Sequencing of bisulfite-modified DNA

In total, 20-50 ng of bisulfite-treated DNA was used as template in each PCR reaction under the following conditions: 95°C for 5 min, followed by 40 cycles of 15 s of denaturation at 95°C, 20 sec at 55°C and 25 sec of extension at 72°C. The PCR reaction was terminated with an additional 7 min of extension and cooled to 4°C. The PCR products were resolved on a 2% agarose gel, stained with ethidium bromide, and the 250-bp bands were excised and gel-purified using the QIAquick Gel Extraction system (Qiagen, MA, USA). The purified PCR products were cloned into the pCR2·1-TOPO vector (Invitrogen, CA, USA), and at least 15 clones were sequenced from each cell line.
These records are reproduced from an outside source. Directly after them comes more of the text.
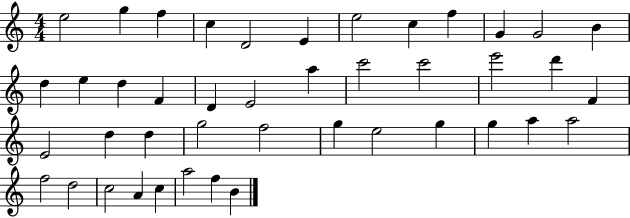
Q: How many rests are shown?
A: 0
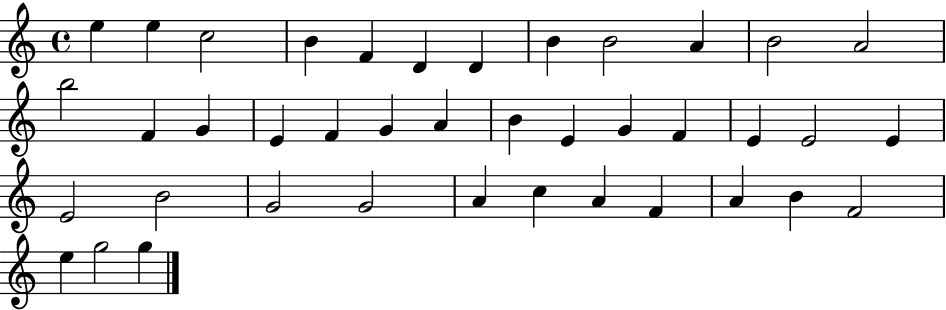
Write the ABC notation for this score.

X:1
T:Untitled
M:4/4
L:1/4
K:C
e e c2 B F D D B B2 A B2 A2 b2 F G E F G A B E G F E E2 E E2 B2 G2 G2 A c A F A B F2 e g2 g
The methylation status at each CpG site was analyzed using the MethTools software (http://genome.imb-jena.de/methtools/). The overall methylation status in each cell line was calculated as a ratio of the number of unmethylated to methylated CpGs and plotted as a percentage of total number of CpGs analyzed.

Methylation specific PCR

Methylation specific PCR (MSP) was performed on bisufite-converted DNA using the MSP primer pairs described in Additional file 2. Each DNA sample was PCR-amplified using either the methylated or the unmethylated primer pairs. The PCR products were next resolved by agarose electrophoresis, stained with ethidium bromide and a picture recorded. The intensities of the PCR products between the methylated and unmethylated primer-pairs were compared by densitometry.

Oligonucleotide primer sequences

Sequences of the oligonucleotide primers used for genomic PCR, RT-PCR from IDT (San Diego, CA) and are listed Additional file 2.

Statistical analyses

The data are presented as the means ± standard errors of at least three independent experiments. The results were tested for significance using an unpaired Student's t test and p values of < 0.05 were considered statistically significant.